В тот приезд в Москву Вася возил нас по местам, памятным отцу. Начали с Лефортова, где папа учился, – Аксенов посредничал в его разговоре с юными курсантами Академии бронетанковых войск, которым отец подарил напоследок пачку американских сигарет. Эта встреча настроила его на ностальгический лад; в тот день он много рассказывал Васе о корпусе накануне и сразу после Октябрьской революции. На праздновании восьмидесятилетия Аксенова в Доме русского зарубежья его сын Алеша вспоминал моего отца-«белогвардейца». Надо думать, что на тех курсантов встреча с ним произвела не менее сильное впечатление. Ведь это был 1977 год! Потом Вася писал мне: «Поиски Суворовского Училища (sic!) с Борисом Арсеньевичем стали одной из моих любимых новелл»[388]. Есть в романе и дешевая туристическая компания «Магнолия», и наш тогдашний маршрут – Москва, Суздаль, Владимир, Ростов Великий, Ярославль: в романе Андрей Лучников едет с группой «западных мещан» по этим городам, чтобы познакомиться с российской стариной.

Эмигрантской темой Аксенов заинтересовался до нашего знакомства. В 1972 году Овидий Горчаков, Григорий Поженян и он написали пародийный шпионский роман «Джин Грин – неприкасаемый: карьера агента ЦРУ № 014», взяв смешной коллективный псевдоним Гривадий Горпожакс. Героя романа Грина (сын белогвардейца Гринева), воевавшего во Вьетнаме, засылают в СССР – родину предков, где он проникается ностальгией. В Лос-Анджелесе мы с Васей много говорили об этом чувстве, о первой эмиграции, о том, что в 1960-е годы он надеялся на либеральные изменения в Советском Союзе. Теория «конвергенции», постепенного сближения СССР и Запада, в том числе – ввиду угрозы термоядерной войны, была сформулирована в 1944 году Питиримом Сорокиным, знаменитым русским социологом-эмигрантом, основателем кафедры социологии Гарвардского университета.

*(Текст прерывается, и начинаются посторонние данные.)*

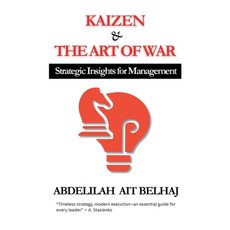 (外文書)Kaizen & The Art of War: Strategic Insights for Management Mastery Hardcover, Abdelilah Ait Belhaj, English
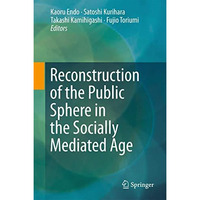 Reconstruction of the Public Sphere in the Socially Mediated Age [Hardcover]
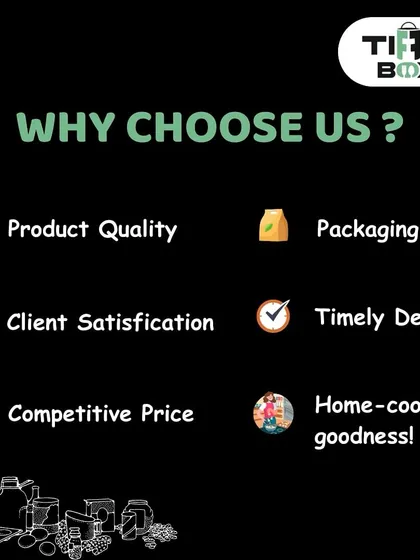 Why choose us? We focus on product quality, client satisfaction, competitive prices, timely delivery, secure packaging, and most importantly, home cooked goodness. That's the Tiffin Box promise.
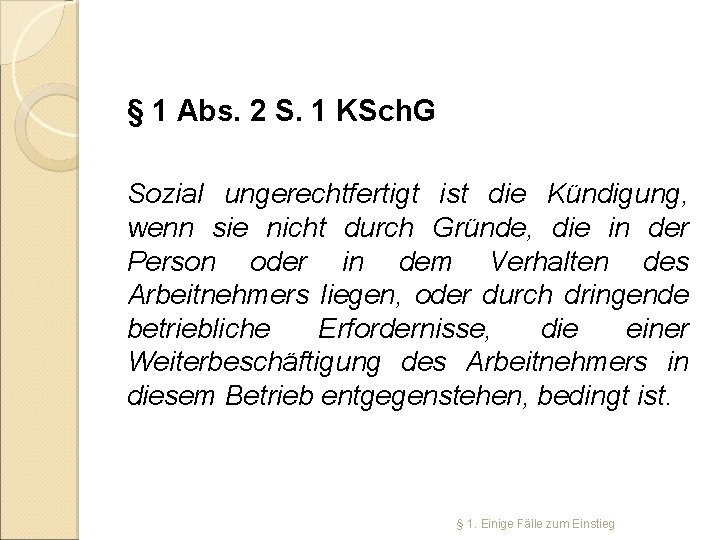 § 1 Abs. 2 S. 1 KSch. G Sozial ungerechtfertigt ist die Kündigung, wenn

Согласно этой теории, СССР должен был стать более либеральным, а Запад – более социалистическим; в результате должна была возникнуть социально-экономическая система, совмещающая принципы капитализма и социализма. В «Острове Крым» об аналогичном сближении под пародийным лозунгом «Сосу-сосу» (мирное сосуществование), или «Общей судьбы», мечтает Андрей Лучников.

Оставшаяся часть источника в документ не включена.